How to Utilize Oregon State University’s Online Marketing Programs

An important aspect of any business is its marketing budget. Typically, companies allocate more money to marketing than to any other department because marketing efforts can have the biggest impact on the company’s bottom line. The marketing budget can vary from a few million to several billion U.S. dollars, and in smaller companies, it can often be difficult to justify the cost. For these reasons, many companies are moving to more sustainable and cost-effective marketing methods, such as online marketing.

In fact, according to HubSpot Blogs research, 78% of executives in large companies plan on increasing their overall marketing investments in 2020, with 17% planning on increasing their budgets and 61% planning on utilizing new platforms. Furthermore, only 12% of marketing executives in the survey said they’re not using any new platforms compared to 39% who said their organization is migrating to at least some form of digital marketing.

Whether you’re a startup or already have a large company, it’s important to understand the value of online marketing and how you can utilize Oregon State’s online marketing programs to their full potential. Here are some tips on how to do that.

Attracting, Retention, And Awareness

The value of any marketing program is largely determined by how effectively the program is able to attract, retain, and activate customers and potential customers. When businesses migrate to digital marketing, they often forget about the importance of these three factors and how difficult it can be to measure them. However, it’s important to remember that any business, regardless of the size, has these customers.

According to HubSpot Blogs research, 40% of executives in large companies plan on utilizing new digital marketing platforms in 2020, with 13% planning on increasing their budgets and 27% planning on utilizing new methods. It seems as though organizations are realizing the power of digital marketing and the benefits it brings.

If you’re thinking about allocating funds to a new marketing platform in 2020, it’s important to consider the purpose of the investment. In most cases, companies are investing in new marketing platforms to better understand their customers and to improve their marketing effectiveness.

In order to do that, they need to know more about their target audience. One way to do that is through engagement metrics, which track the effectiveness of a marketing campaign. These metrics can be difficult to track and require a bit of an investment, but it’s an essential part of any marketing plan.

Plan Your Content Strategy

The content strategy of a business is often determined by the objectives and marketing goals of the organization. For example, if the goal of the organization is to increase brand awareness and attract new customers, it might create content to that end.

However, this content strategy should be tied to an overall marketing strategy and plan. If the content is merely to attract new customers with no additional goals in mind, it might be a waste of time and content resources. Additionally, tying the content strategy to financial goals can also be effective in driving additional investment into the organization.

Developing and executing a proper content strategy is difficult and requires a lot of planning and research. It might be a good idea to contact a content strategist from an agency or in-house marketing department to help you develop and implement a content strategy that will effectively meet your organization’s objectives. The cost of a content strategist might be marginal, but the benefits of implementing a sound strategy will be well worth it.

Dollar Cost Averaging

Dollar cost averaging is a smart economic move that can be used to reduce the cost of investing in a traditional stock market. Essentially, dollar cost averaging allows you to purchase equities at a discounted price. For example, if you invest $5,000 in a stock market fund that pays out 3% daily, you’ll end up investing $20,000 over the course of a year (60 days * 3% daily = $20,000).

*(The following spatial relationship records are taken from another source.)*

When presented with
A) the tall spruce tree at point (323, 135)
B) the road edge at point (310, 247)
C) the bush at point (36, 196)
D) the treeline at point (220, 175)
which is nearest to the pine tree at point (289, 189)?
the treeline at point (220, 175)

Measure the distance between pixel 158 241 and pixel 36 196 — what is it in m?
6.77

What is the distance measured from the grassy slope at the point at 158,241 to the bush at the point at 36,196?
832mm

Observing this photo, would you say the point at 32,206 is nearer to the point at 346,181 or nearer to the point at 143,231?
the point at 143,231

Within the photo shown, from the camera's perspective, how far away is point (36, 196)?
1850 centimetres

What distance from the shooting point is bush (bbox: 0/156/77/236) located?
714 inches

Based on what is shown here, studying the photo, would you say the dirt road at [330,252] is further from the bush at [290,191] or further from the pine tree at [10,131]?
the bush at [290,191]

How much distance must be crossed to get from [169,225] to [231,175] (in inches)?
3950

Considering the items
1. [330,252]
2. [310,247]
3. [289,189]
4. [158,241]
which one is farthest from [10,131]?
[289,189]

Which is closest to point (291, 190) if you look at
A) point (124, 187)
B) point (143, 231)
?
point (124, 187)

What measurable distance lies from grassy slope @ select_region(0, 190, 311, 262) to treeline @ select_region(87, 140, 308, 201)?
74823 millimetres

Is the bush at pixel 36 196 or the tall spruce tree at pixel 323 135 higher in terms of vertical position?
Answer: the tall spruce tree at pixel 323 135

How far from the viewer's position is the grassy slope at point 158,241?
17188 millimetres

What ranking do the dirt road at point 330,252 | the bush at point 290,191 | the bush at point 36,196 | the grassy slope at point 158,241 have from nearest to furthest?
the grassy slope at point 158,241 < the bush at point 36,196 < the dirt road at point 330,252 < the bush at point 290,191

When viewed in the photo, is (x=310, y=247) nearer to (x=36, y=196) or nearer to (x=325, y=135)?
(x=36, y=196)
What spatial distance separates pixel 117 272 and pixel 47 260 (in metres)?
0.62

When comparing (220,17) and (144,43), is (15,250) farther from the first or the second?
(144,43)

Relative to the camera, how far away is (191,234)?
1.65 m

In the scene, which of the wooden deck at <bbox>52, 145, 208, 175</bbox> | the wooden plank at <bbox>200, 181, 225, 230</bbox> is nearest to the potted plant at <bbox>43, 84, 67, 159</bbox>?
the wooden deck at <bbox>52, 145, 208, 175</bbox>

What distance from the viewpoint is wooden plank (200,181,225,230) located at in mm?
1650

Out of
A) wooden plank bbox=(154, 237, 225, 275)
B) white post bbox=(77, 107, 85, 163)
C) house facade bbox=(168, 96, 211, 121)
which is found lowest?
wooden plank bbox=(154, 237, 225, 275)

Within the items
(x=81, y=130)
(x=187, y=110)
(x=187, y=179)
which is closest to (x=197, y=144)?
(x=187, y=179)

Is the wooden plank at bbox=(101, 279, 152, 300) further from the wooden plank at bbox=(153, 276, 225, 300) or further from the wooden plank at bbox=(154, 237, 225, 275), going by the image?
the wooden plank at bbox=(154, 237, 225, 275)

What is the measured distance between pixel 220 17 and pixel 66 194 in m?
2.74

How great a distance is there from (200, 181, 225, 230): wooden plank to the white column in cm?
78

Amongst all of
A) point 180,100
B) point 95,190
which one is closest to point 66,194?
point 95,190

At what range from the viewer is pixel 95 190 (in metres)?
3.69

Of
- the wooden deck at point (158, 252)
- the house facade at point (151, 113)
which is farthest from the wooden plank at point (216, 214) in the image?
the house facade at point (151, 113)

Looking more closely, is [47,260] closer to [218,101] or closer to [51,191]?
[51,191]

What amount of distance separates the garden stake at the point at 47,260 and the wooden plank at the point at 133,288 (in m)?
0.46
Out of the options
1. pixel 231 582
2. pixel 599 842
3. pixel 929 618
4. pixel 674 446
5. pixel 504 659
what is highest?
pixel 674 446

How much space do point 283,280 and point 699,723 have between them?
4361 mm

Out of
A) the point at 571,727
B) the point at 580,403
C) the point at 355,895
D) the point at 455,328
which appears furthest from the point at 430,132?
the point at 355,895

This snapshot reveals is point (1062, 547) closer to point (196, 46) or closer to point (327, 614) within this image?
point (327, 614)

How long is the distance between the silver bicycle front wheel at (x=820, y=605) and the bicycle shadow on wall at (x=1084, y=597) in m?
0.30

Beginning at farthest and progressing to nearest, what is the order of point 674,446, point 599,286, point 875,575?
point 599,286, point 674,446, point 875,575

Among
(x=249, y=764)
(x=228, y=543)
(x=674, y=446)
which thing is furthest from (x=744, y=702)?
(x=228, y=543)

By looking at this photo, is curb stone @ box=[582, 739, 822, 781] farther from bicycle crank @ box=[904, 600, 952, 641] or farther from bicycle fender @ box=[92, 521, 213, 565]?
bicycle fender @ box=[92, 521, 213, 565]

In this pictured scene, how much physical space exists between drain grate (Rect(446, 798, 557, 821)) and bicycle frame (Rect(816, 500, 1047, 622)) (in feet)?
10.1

By taking advantage of these low prices, you’ll be able to purchase more stocks than you would have been able to afford individually. Since the purchase price of the stocks is relatively low, you’ll be able to generate a decent amount of cash flow over the long term. This is a brilliant tool for serious investors who want to get into the stock market but don’t want to incur the high costs that usually come with traditional investments.

Dollar cost averaging is a useful concept for investors who want to get into the stock market but lack the capital. By taking advantage of low prices, you’ll be able to purchase more stocks that you would have been able to afford individually. Since the purchase price of the stocks is relatively low, you’ll be able to generate a decent amount of cash flow over the long term. This is a brilliant tool for serious investors who want to get into the stock market but don’t want to incur the high costs that usually come with traditional investments.

Use Scarcity

When you have a limited number of units available for purchase, it can be a smart move to raise your prices. This is because people are more likely to buy what they perceive as scarce resources. For example, if you’re selling lacquer paints, it might be a good idea to raise your prices since lacquer paints are relatively scarce and in high demand. This scenario would drive more people to your booth at the art show and allow you to make more money.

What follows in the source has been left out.